I had to come to Brunei to learn what the fuss was not about, since everyone suggested I just skip it or spend, at most, 1 day in transit there. It’s a tiny little country, only a few thousand square kilometers of land, most of it covered with dense, lush, virgin rainforest. Still it has a slightly larger population than Iceland, in a country only 1/20th the size, but the amount of money being pumped in and out of the country makes even Iceland look poor. Still living costs are low, even though social benefits, wages and the standard of living are all high, so people have a very laissez-faire attitude to work and money, especially since there’s no income tax and everyone gets free healthcare, education and a pension.
The country is lined with perfectly constructed highways, some serious roadwork for a place with no traffic. Gas only costs $0.50 a liter, which is like 1999 prices, in 2014 – how is that possible? The city center is a couple of low-built shopping blocks, and ghostly empty after nightfall when the market, stores and boats stop working. There are a couple of museums, all with free admission, showcasing the complex history and wealth behind the Sultanate of Brunei. It’s a little bit like Singapore, minus the parties and alcohol, since its illegal to buy or sell alcohol (and cigarettes).
It was a big change to arrive here from the Philippines, where tobacco and alcohol advertising nearly covered every restaurant and corner shop front. Its kind of a stuck-up city, clean and nice and safe and all, but the no-fun attitude really came through with the “Drug traffickers killed” signage randomly posted around town. I’m not sure what constitutes as ‘drugs,’ but I ended up at an ex-pat gathering full of cigs, spirits and white people and wondered whether I would be willing to die for that night. The biggest nightlife I experienced here was at a night market, a fusion of fried foods and fresh vegetables for sale under shanty stalls in the Pasar Gadong parking lot. I saw fruits and veggies there I’ve never seen before, or at least never thought you could eat, but didn’t try anything too crazy. Tourists and locals alike wandered around for hot eats and local treats, but I lucked out with my own Indian kitchen for the entirety of my visit.
I couchsurfed with newlyweds from Delhi, who started by feeding me a picnic of daal-roti and chana masala at the ferry port while we waited for our boat back to the city center. We had tried (and failed) to go to Temburong national park, since there was a lot of confusion on whether or not there were any boats available to take us there, and if there were boats, was there a driver, and if there was a driver, did he have a park permit… and on and on the problems went. But our friendship blossomed over the hardship and we made it back to their cozy apartment to cook up some more daal and rice for dinner.

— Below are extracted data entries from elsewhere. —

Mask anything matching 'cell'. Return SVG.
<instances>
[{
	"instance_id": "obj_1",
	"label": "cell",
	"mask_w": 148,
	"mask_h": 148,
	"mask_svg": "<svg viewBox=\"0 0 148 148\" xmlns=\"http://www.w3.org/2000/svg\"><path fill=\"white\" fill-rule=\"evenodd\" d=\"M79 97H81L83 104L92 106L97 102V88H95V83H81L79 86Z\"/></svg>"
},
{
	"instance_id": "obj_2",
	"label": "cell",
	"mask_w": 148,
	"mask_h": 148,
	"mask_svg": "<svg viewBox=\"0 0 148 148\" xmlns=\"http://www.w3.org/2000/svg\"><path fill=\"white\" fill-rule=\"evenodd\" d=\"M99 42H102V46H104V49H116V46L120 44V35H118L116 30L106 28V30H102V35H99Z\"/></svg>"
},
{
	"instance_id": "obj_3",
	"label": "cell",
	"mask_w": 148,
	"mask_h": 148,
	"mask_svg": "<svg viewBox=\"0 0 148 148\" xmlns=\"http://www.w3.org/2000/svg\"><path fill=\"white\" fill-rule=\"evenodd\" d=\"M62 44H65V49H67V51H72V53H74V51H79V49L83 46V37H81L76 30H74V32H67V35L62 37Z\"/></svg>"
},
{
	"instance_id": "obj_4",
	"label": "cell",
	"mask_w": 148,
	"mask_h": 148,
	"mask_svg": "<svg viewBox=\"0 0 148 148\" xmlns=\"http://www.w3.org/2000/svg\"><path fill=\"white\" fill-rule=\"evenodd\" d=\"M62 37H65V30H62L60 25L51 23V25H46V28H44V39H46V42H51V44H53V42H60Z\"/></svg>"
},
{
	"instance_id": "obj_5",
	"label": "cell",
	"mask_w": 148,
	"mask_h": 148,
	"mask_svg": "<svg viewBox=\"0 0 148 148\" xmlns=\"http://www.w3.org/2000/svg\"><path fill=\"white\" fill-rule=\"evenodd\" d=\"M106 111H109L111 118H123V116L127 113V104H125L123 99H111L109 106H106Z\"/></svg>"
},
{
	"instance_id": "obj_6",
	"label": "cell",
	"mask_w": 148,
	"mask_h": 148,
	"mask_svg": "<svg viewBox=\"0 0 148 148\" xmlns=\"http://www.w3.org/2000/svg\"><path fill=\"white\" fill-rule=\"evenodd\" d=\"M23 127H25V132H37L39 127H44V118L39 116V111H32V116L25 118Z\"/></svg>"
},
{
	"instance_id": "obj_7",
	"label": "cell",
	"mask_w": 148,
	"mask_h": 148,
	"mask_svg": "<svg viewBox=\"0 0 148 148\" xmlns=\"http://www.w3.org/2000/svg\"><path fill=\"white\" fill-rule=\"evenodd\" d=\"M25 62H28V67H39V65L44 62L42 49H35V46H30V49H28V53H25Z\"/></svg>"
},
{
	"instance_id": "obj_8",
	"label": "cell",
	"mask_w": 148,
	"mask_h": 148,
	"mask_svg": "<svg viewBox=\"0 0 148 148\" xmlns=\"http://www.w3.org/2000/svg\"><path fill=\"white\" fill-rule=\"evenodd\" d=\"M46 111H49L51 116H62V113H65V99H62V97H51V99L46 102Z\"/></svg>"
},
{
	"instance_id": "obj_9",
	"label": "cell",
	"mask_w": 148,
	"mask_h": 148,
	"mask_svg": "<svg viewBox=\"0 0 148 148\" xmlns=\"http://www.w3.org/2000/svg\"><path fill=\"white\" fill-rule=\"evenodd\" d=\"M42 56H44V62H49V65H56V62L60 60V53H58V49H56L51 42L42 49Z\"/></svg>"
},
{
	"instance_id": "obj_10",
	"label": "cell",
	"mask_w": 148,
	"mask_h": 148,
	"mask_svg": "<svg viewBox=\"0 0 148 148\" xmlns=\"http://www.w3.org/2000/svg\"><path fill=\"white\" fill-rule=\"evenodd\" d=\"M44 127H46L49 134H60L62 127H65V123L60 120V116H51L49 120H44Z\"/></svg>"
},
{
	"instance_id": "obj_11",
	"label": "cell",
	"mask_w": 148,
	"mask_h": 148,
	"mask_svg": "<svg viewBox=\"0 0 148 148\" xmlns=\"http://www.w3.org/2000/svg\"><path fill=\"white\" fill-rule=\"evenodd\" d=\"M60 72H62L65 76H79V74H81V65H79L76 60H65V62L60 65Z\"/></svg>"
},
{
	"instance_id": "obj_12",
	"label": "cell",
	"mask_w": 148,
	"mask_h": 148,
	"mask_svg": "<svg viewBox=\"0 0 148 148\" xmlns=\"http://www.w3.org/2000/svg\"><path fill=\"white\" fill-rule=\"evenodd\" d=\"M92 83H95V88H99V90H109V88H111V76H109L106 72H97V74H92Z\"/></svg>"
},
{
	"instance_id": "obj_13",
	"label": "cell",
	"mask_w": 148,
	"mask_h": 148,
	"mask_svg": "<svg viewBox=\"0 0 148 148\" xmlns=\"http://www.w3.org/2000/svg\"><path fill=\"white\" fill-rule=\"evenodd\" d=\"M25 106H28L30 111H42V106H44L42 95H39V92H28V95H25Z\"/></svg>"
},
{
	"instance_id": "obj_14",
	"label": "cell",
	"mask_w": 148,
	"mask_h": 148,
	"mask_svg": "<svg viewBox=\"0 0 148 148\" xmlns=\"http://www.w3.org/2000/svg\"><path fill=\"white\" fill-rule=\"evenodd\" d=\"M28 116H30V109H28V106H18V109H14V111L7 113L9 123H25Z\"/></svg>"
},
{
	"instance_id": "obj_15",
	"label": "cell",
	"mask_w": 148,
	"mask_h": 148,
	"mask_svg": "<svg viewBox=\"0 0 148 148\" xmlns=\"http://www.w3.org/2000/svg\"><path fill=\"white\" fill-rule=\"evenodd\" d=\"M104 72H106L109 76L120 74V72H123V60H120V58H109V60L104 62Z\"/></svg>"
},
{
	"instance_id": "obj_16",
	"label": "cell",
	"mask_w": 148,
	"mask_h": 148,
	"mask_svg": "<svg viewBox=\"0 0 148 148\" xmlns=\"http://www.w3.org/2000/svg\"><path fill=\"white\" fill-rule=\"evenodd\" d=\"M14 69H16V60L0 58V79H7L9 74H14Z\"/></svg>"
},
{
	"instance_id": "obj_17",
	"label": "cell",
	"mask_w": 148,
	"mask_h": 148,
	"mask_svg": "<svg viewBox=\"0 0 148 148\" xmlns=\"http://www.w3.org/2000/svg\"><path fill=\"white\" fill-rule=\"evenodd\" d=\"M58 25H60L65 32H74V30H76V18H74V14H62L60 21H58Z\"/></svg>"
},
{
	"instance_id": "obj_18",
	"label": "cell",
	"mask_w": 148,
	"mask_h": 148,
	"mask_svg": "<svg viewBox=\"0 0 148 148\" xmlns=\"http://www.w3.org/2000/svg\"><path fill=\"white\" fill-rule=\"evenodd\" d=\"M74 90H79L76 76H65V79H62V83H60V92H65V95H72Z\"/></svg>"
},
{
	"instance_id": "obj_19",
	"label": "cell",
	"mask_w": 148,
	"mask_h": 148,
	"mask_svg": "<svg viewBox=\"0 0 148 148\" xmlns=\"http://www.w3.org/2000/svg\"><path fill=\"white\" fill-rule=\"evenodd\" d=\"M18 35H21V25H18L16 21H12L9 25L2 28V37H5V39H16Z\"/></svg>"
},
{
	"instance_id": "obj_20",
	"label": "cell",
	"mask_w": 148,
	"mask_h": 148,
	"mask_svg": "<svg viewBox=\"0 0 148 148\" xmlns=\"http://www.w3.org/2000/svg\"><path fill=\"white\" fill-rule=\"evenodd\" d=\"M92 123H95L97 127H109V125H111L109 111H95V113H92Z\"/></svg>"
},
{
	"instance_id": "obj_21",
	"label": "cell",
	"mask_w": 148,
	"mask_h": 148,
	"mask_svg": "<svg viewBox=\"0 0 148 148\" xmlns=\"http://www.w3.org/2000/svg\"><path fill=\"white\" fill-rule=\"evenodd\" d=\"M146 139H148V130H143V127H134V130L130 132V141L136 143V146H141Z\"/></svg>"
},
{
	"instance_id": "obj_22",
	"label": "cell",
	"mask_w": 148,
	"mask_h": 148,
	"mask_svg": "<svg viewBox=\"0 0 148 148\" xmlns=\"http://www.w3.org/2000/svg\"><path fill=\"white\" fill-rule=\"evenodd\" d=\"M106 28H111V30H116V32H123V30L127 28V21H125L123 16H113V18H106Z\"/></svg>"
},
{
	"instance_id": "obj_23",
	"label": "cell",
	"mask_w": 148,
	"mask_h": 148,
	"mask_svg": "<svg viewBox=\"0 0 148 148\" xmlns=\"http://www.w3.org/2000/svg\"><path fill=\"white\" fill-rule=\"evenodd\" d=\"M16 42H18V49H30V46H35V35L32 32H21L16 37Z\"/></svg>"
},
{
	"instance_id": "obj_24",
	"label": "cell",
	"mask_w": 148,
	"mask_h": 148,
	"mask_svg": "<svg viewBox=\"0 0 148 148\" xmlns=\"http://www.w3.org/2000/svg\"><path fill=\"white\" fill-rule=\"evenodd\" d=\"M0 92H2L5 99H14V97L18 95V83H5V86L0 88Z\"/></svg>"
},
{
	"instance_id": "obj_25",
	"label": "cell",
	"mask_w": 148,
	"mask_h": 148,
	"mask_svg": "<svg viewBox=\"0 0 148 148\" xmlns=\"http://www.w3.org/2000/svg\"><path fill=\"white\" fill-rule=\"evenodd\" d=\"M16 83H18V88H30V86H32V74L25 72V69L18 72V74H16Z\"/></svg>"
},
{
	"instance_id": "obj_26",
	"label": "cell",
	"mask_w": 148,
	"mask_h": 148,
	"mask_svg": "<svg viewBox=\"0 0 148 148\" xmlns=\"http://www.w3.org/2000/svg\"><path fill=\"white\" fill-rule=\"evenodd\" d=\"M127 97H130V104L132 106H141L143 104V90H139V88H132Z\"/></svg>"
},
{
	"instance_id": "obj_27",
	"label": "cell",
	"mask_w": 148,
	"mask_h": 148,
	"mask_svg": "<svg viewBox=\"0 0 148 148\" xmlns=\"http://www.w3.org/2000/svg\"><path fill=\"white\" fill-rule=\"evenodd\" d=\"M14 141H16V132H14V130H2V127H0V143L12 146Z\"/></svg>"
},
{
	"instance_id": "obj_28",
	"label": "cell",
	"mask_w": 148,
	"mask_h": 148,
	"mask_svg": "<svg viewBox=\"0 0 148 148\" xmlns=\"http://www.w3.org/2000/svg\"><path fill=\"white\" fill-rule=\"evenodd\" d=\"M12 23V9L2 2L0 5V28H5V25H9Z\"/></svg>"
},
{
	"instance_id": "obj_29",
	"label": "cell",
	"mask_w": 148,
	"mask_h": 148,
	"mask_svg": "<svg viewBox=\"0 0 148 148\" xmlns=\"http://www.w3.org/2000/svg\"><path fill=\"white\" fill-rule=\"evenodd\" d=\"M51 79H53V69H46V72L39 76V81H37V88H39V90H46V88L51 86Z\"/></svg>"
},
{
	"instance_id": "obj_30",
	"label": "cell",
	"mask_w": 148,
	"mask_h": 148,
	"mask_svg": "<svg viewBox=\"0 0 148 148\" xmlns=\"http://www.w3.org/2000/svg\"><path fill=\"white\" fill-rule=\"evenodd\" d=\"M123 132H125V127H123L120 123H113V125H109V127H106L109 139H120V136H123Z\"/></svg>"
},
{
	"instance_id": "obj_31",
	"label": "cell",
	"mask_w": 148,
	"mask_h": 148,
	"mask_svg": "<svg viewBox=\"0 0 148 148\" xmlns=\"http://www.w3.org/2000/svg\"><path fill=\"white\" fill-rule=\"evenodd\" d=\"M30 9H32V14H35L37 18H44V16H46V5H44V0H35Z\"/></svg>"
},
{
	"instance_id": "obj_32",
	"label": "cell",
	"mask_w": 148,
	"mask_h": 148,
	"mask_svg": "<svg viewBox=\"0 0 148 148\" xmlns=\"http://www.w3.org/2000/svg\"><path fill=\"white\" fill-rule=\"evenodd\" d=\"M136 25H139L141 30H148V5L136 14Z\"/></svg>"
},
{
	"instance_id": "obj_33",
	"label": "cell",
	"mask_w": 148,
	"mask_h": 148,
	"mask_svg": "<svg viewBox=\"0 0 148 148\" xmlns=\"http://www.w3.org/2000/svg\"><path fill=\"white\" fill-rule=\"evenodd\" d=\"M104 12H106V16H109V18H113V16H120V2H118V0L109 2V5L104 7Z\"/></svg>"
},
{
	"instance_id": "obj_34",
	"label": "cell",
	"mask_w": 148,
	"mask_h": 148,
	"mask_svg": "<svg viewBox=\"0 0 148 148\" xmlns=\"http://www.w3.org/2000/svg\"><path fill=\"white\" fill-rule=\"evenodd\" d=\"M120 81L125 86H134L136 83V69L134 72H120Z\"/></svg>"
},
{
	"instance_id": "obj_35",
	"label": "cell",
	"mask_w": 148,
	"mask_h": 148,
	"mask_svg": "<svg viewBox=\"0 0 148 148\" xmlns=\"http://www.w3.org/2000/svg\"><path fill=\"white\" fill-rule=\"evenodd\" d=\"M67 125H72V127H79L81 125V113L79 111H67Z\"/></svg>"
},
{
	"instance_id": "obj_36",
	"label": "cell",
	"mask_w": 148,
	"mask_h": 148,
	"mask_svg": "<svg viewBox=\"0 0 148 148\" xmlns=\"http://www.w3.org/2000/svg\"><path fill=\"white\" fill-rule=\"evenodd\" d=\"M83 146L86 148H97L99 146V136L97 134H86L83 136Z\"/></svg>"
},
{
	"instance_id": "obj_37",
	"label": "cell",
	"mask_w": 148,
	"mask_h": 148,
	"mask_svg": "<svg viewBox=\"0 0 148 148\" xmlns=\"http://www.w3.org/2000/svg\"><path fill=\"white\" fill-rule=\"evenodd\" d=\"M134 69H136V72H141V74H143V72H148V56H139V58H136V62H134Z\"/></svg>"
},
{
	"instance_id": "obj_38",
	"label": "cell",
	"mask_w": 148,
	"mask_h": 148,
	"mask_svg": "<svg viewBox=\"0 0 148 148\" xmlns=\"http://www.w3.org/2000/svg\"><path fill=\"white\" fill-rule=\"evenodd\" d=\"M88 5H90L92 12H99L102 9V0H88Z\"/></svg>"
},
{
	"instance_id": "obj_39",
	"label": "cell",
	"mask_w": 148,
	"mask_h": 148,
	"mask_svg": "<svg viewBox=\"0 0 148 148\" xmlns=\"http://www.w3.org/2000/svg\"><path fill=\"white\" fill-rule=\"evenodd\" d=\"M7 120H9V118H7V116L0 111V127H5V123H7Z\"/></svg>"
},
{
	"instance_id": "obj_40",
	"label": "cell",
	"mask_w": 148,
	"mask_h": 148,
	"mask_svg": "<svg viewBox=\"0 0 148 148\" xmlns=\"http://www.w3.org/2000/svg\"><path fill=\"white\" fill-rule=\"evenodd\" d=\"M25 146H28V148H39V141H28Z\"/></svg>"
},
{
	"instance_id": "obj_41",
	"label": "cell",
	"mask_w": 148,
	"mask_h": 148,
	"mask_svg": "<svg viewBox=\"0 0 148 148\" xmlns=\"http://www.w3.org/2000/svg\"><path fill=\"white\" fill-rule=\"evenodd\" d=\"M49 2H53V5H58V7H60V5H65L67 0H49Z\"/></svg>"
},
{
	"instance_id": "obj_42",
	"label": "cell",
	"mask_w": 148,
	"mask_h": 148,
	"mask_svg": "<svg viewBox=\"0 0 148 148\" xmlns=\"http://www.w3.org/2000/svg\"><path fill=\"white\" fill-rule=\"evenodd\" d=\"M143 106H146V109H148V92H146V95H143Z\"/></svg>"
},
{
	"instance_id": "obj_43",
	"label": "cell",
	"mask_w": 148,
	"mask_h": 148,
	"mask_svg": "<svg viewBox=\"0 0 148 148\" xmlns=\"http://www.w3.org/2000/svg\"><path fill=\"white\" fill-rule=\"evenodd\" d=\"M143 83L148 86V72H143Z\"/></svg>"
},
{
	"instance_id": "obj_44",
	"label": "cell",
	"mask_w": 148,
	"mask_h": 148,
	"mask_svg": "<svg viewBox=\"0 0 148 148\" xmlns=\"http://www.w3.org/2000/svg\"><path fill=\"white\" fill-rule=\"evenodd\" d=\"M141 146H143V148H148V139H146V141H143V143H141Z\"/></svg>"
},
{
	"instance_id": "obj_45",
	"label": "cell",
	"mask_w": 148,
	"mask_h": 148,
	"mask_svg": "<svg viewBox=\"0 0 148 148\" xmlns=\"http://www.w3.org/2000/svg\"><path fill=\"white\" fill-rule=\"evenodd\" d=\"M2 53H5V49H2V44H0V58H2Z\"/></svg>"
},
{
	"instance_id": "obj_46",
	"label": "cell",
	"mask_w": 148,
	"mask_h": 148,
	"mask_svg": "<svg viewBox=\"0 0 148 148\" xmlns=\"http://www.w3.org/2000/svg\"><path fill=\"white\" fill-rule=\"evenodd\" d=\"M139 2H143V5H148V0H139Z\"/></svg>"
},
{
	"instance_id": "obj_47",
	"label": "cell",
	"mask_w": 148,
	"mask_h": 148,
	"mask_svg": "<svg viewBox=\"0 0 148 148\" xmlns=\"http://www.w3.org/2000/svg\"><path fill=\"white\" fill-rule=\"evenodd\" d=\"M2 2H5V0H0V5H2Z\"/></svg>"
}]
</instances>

The 6 star Empire Hotel was a tourist attraction in itself, and many of Brunei’s nicest neighbourhoods and most expensive buildings are really accessible to locals and tourists. The over-powering mosques were the same way, and every museum I saw offered free entrance. There was once a free amusement park that one of the royals gave another for his birthday, but operating costs were too high to let all of Brunei ride rollercoasters day in and day out so they decided to start charging admission, and the parks been in decline (and decay – lots of rides are broken) ever since.